Jenny is a chartered ecologist and a Fellow of the Chartered Institute of Ecology and Environmental Management for which she is Vice-President for the island of Ireland, and she leads their Irish Policy Review Group. A vegetation scientist and consultant ecologist, Jenny has worked with Irish habitats and species for over 40 years. Her consultancy, EACS, has worked on state, semi-state and private sector projects.

Catherine Farrell

Catherine is a senior ecologist with Bord na Móna. She promotes and develops peatland restoration and rehabilitation, as well as the creation of other wetland and woodland habitats on industrial cutaway peatland. Catherine’s research projects focus on greenhouse gas monitoring and the goods and services provided by wetland, peatland and woodland habitats. Since 2008, she has chaired the International Peat Society’s Commission on Peatland Restoration, Rehabilitation and After-Use.

Conor Ó Raghallaigh

Conor has worked within a number of government departments over the past 20 years.

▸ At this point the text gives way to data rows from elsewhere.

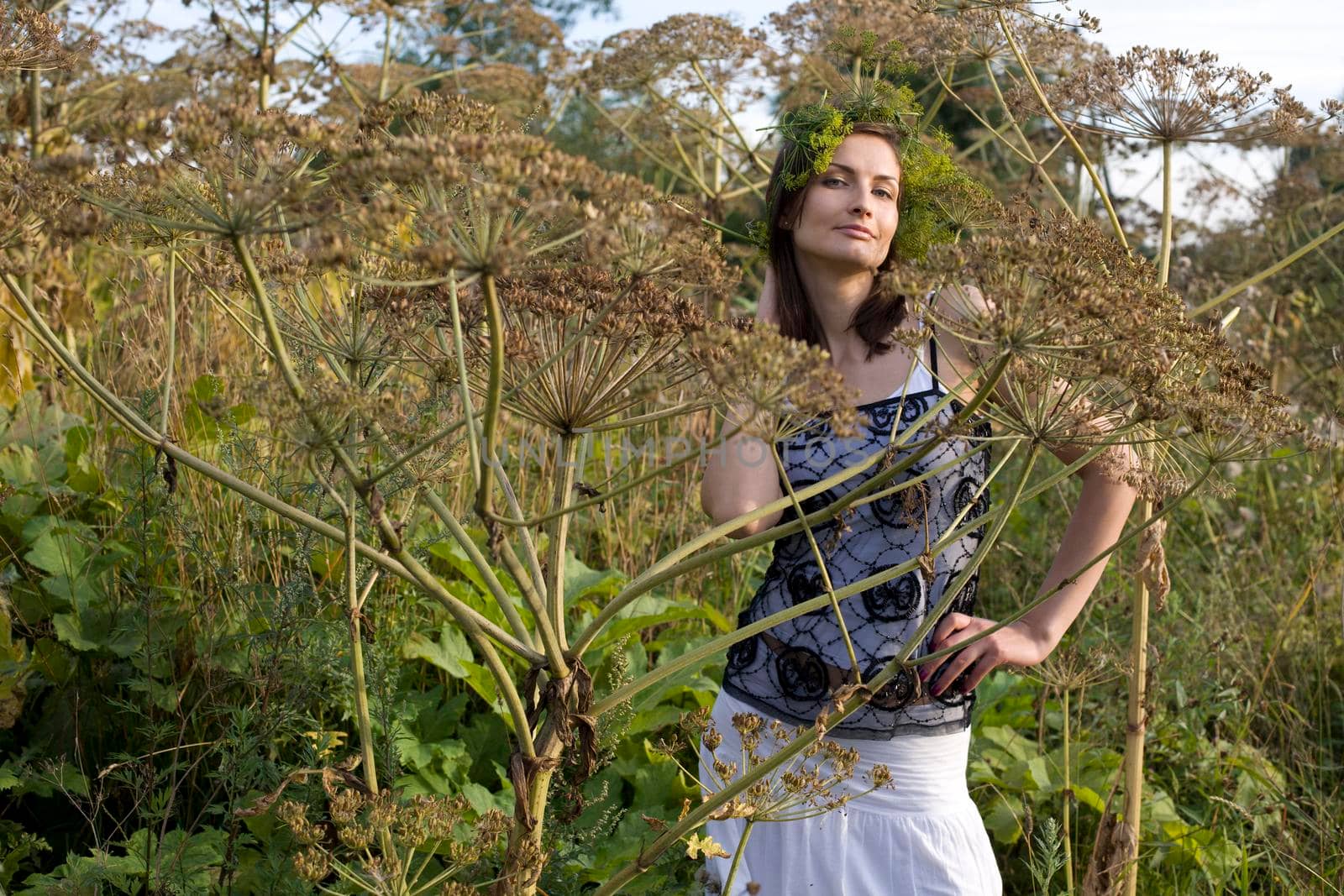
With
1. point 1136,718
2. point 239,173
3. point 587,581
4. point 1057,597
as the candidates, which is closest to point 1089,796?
point 1136,718

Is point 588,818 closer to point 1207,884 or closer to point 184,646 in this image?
point 184,646

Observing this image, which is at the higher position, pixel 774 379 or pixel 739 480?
pixel 774 379

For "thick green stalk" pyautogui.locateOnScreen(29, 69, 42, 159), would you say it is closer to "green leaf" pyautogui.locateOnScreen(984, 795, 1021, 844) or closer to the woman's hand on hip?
the woman's hand on hip

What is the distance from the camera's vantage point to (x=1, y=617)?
3.29 meters

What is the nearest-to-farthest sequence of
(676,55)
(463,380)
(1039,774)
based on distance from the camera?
1. (463,380)
2. (1039,774)
3. (676,55)

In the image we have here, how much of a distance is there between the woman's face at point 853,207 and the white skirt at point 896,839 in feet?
3.92

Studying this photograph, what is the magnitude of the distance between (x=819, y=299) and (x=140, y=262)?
8.28 feet

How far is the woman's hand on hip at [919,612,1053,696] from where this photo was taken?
9.11 feet

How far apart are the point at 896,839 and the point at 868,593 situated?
0.60 m

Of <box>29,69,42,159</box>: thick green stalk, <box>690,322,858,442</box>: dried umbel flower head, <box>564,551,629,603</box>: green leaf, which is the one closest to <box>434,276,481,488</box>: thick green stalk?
<box>690,322,858,442</box>: dried umbel flower head

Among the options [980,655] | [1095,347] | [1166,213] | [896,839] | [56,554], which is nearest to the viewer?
[1095,347]

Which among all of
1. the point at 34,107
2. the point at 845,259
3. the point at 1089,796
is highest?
the point at 34,107

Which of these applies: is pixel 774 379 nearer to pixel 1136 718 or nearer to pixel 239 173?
pixel 239 173

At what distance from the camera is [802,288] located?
10.8ft
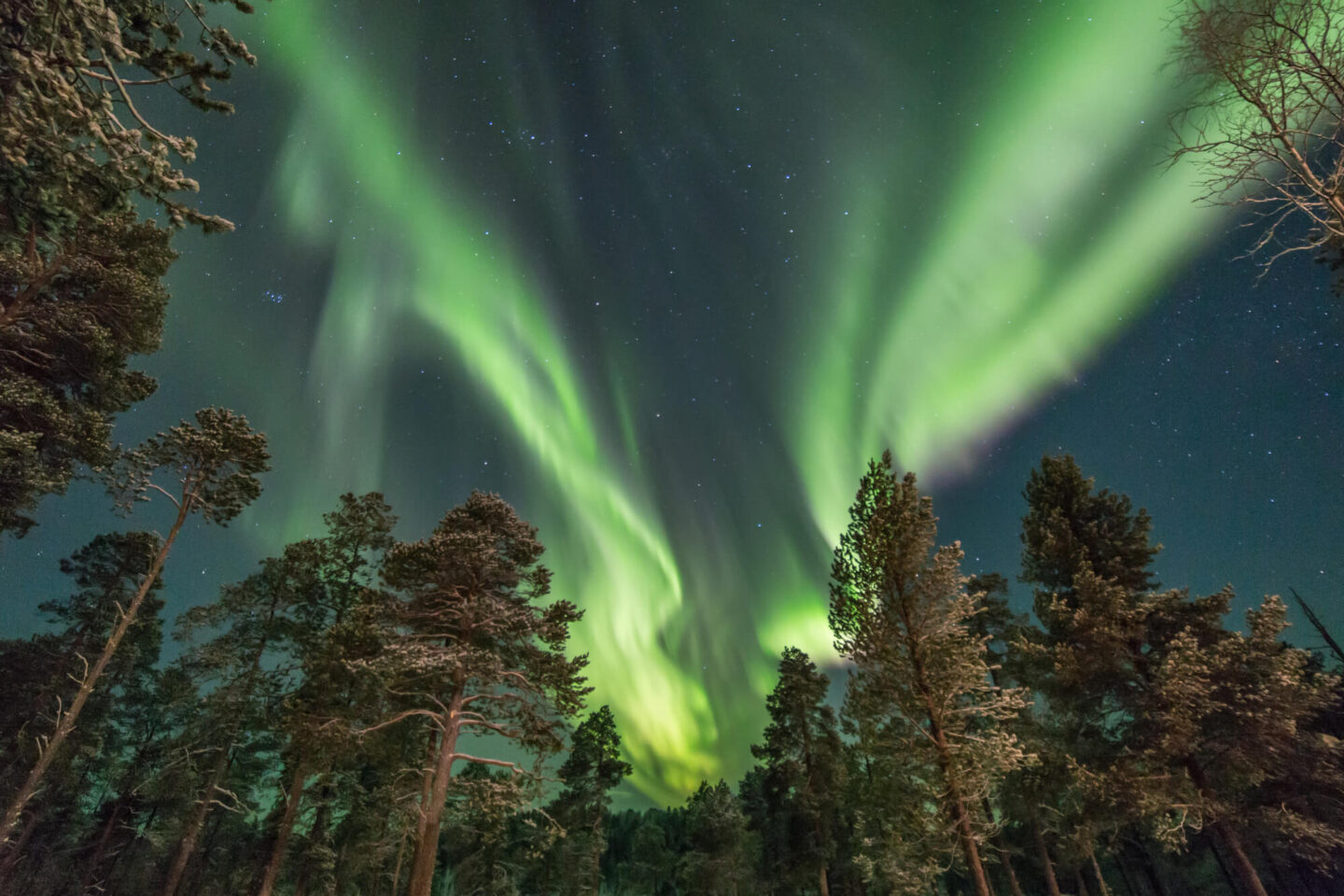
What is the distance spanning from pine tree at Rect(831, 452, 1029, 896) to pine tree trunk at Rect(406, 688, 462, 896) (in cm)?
1080

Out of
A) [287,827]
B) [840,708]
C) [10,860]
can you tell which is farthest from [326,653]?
[10,860]

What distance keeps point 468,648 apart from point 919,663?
1198cm

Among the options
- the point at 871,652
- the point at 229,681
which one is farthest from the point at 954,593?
the point at 229,681

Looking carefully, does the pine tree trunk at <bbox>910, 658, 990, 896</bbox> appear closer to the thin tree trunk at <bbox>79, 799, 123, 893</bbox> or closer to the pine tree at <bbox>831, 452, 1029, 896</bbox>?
the pine tree at <bbox>831, 452, 1029, 896</bbox>

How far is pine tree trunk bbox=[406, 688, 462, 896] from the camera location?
41.0 feet

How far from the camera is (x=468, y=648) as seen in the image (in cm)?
1452

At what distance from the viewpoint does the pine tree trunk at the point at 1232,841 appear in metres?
12.6

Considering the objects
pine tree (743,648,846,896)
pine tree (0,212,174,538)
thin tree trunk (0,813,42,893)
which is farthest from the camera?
pine tree (743,648,846,896)

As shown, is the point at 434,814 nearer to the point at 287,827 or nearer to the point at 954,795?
the point at 287,827

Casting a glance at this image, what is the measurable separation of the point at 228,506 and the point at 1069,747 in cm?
2700

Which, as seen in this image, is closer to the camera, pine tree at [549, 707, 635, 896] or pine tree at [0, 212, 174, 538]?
pine tree at [0, 212, 174, 538]

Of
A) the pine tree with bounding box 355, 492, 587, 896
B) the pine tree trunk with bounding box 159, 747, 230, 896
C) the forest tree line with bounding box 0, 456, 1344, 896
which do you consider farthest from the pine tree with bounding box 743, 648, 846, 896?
the pine tree trunk with bounding box 159, 747, 230, 896

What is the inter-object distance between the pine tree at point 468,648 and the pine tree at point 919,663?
315 inches

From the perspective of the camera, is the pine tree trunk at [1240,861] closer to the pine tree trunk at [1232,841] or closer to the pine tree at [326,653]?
the pine tree trunk at [1232,841]
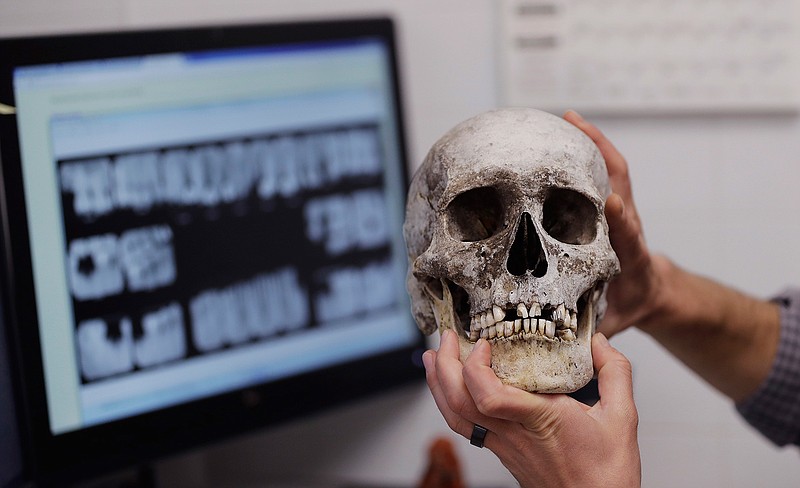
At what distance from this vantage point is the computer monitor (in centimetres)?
109

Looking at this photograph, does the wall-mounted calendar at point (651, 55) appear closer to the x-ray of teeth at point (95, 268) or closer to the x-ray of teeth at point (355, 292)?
the x-ray of teeth at point (355, 292)

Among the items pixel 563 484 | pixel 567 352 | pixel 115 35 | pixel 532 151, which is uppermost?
pixel 115 35

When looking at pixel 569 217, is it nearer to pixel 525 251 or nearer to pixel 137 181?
Answer: pixel 525 251

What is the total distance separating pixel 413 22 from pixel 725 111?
0.57 m

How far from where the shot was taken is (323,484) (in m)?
1.70

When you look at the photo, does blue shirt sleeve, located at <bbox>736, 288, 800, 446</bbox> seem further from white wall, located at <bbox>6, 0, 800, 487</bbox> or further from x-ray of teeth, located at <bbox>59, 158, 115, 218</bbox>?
x-ray of teeth, located at <bbox>59, 158, 115, 218</bbox>

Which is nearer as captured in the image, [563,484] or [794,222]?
[563,484]

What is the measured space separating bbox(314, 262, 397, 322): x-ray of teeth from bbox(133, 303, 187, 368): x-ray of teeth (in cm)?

As a principal officer in the Department of Arts, Heritage and the Gaeltacht, he is responsible for ensuring Ireland’s compliance with the birds and habitats directives. In recent years, he has been directly involved in several high profile infrastructure cases involving Corrib Gas, the Galway City by-pass, and proposals to extend the ports of Dublin and Galway.

Aoife Reynolds

Aoife is an Environmental Advisor with Shell E&P Ireland Limited. She is an environmental scientist with an MSc in sustainable development. She has worked on the Corrib Project since 2005, implementing environmental management on the construction phase of the Corrib Project and ensuring environmental regulatory compliance. Prior to working on the Corrib Project, Aoife worked as an environmental consultant and with local authorities in the waste management sector which included waste infrastructure environmental management.

Henk van der Kamp

Henk is a town planner with a research interest in strategic infrastructure delivery. He is the Head of the School of Spatial Planning and Transport Engineering at Dublin Institute of Technology. Henk is currently President of the European Council of Spatial Planners and Vice-Chair of the European Co-operation in Science and Technology (COST) framework’s Transport and Urban Development Domain Committee.